Does anyone know any reference or proof for this fact?
In the fourth section of this paper http://www.staff.uni-bayreuth.de/~bt270951/quart9h.pdf they sketch the proof.
The idea is that the orthogonal complement of the subspace generated by the sixteen $-2$ curves in $\mathrm{H}^2(Km(A),\mathbb{Z})$ is isomorphic to $\mathrm{H}^2(A,\mathbb{Z})$.
Another way of phrasing this is to look at the transcendental lattices, which are the orthogonal complements of the Picard lattices.
One obtains in particular a morphism $T(A) \to T(Km(A))$ (by looking at the usual Kummer construction) which multiplies the intersection form by 2, but is an isomorphism as free abelian groups (i.e. they have the same rank).

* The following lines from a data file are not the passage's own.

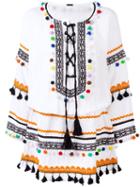Dodo Bar Or Pom Pom Dress, Women's, Size: Large, White, Cotton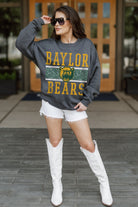 BAYLOR BEARS WILD TAILGATE PREMIUM FLEECE DROP SHOULDER CREWNECK PULLOVER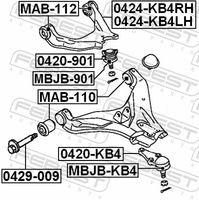 Repair kit, lower/upper ball joint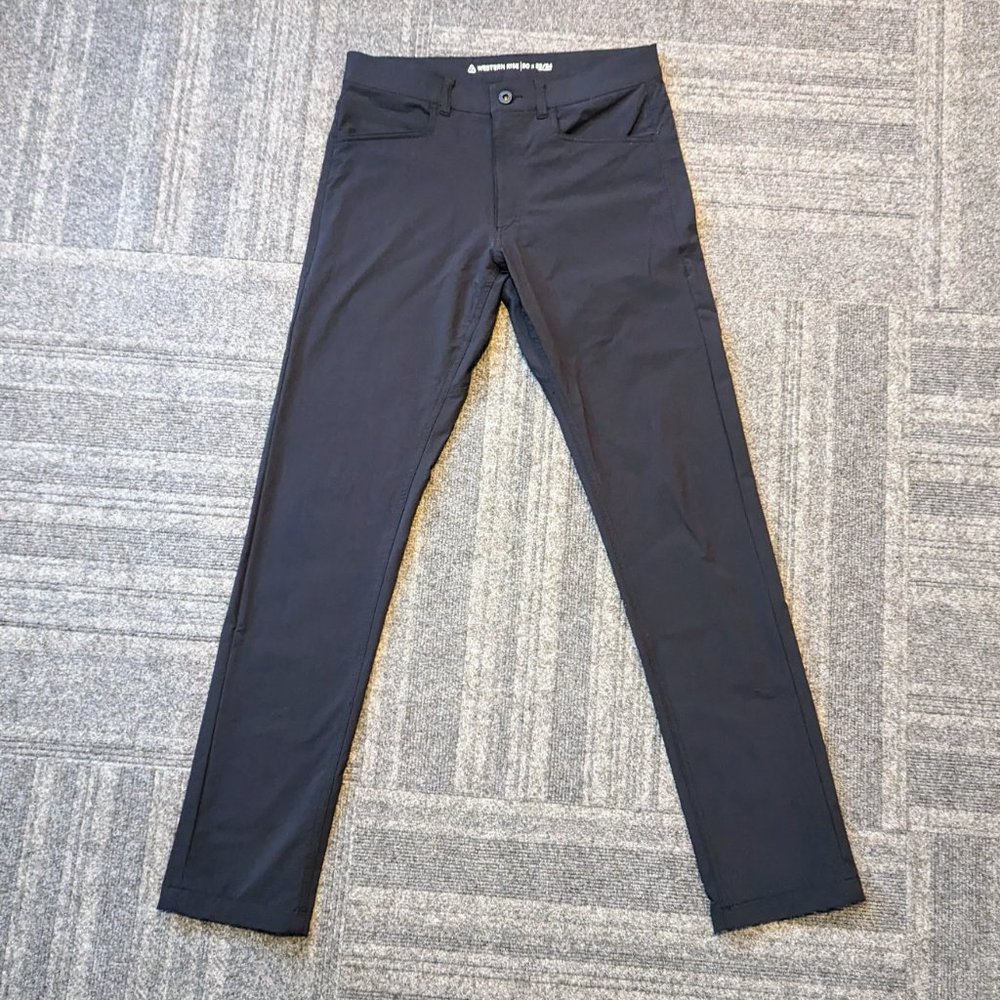 Western Rise Evolution Slim Fit Onebag Travel/Outdoor 5-Pocket Pants | Black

Since the rank of $T(A)$ is given by $6 - pic(A)$ and the rank of $T(Km(A))$ is given by $22 - pic(Km(A))$, the conclusion follows.
Edit: The rank of $T(A)$ is $6 - pic(A)$, since $T(A)$ is the orthogonal complement of $Pic(A)$ in the lattice $H^2(A)$, which is of rank 6. Similarly, since $H^2(Km(A))$ is of rank 22, it follows that the rank of $T(Km(A))$ is $22 - pic(Km(A))$.